--- Begin Records supplied ---

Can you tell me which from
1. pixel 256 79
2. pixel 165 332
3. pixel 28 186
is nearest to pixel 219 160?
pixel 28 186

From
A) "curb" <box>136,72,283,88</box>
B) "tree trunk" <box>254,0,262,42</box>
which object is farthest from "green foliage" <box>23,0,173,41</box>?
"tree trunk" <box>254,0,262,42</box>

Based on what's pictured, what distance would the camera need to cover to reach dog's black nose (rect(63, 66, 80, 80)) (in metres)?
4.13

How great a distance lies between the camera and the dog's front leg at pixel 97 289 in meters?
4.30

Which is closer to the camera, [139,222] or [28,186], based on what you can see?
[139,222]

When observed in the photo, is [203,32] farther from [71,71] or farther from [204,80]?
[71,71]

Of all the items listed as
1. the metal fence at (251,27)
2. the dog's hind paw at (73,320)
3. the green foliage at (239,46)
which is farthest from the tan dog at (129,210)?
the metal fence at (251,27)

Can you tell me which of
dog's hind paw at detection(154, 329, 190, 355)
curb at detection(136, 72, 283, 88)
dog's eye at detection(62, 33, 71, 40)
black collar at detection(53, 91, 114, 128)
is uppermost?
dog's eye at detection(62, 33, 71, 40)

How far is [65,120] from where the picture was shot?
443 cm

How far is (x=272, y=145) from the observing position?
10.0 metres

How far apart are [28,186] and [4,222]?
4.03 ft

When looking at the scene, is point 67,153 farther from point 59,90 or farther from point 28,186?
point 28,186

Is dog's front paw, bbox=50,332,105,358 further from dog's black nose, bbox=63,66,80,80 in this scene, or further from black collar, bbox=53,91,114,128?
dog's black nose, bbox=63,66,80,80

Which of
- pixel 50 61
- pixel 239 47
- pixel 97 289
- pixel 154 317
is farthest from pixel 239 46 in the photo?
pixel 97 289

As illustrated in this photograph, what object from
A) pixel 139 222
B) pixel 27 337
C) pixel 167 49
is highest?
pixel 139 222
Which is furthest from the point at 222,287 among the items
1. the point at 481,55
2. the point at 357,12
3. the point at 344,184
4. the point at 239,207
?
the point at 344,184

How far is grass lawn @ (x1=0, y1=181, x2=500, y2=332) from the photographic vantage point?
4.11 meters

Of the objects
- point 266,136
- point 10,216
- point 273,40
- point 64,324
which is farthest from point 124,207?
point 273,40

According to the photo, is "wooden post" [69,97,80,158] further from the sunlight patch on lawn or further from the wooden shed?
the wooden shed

--- End Records supplied ---

Return the whole listing exactly, with every line included.

Can you tell me which from
1. pixel 256 79
2. pixel 165 332
3. pixel 28 186
is nearest to pixel 219 160?
pixel 28 186

From
A) "curb" <box>136,72,283,88</box>
B) "tree trunk" <box>254,0,262,42</box>
which object is farthest from "green foliage" <box>23,0,173,41</box>?
"tree trunk" <box>254,0,262,42</box>

Based on what's pictured, what distance would the camera need to cover to reach dog's black nose (rect(63, 66, 80, 80)) (in metres)?
4.13

How great a distance lies between the camera and the dog's front leg at pixel 97 289 in meters?
4.30

Which is closer to the camera, [139,222] or [28,186], based on what you can see?
[139,222]

When observed in the photo, is [203,32] farther from [71,71] or farther from [204,80]?
[71,71]

Of all the items listed as
1. the metal fence at (251,27)
2. the dog's hind paw at (73,320)
3. the green foliage at (239,46)
which is farthest from the tan dog at (129,210)?
the metal fence at (251,27)

Can you tell me which of
dog's hind paw at detection(154, 329, 190, 355)
curb at detection(136, 72, 283, 88)
dog's eye at detection(62, 33, 71, 40)
black collar at detection(53, 91, 114, 128)
is uppermost?
dog's eye at detection(62, 33, 71, 40)

How far is [65,120] from where the picture was shot?
443 cm

How far is (x=272, y=145) from the observing position?
10.0 metres

How far apart are [28,186] and [4,222]?
4.03 ft

When looking at the scene, is point 67,153 farther from point 59,90 or farther from point 28,186?
point 28,186

Is dog's front paw, bbox=50,332,105,358 further from dog's black nose, bbox=63,66,80,80 in this scene, or further from black collar, bbox=53,91,114,128?
dog's black nose, bbox=63,66,80,80

Which of
- pixel 50 61
- pixel 239 47
- pixel 97 289
- pixel 154 317
is farthest from pixel 239 46 in the photo?
pixel 97 289

As illustrated in this photograph, what object from
A) pixel 139 222
B) pixel 27 337
C) pixel 167 49
is highest?
pixel 139 222
Which is furthest from the point at 222,287 among the items
1. the point at 481,55
2. the point at 357,12
3. the point at 344,184
4. the point at 239,207
?
the point at 344,184

How far is grass lawn @ (x1=0, y1=181, x2=500, y2=332) from the photographic vantage point?
4.11 meters

Of the objects
- point 266,136
- point 10,216
- point 273,40
- point 64,324
which is farthest from point 124,207?
point 273,40

According to the photo, is "wooden post" [69,97,80,158] further from the sunlight patch on lawn or further from the wooden shed?
the wooden shed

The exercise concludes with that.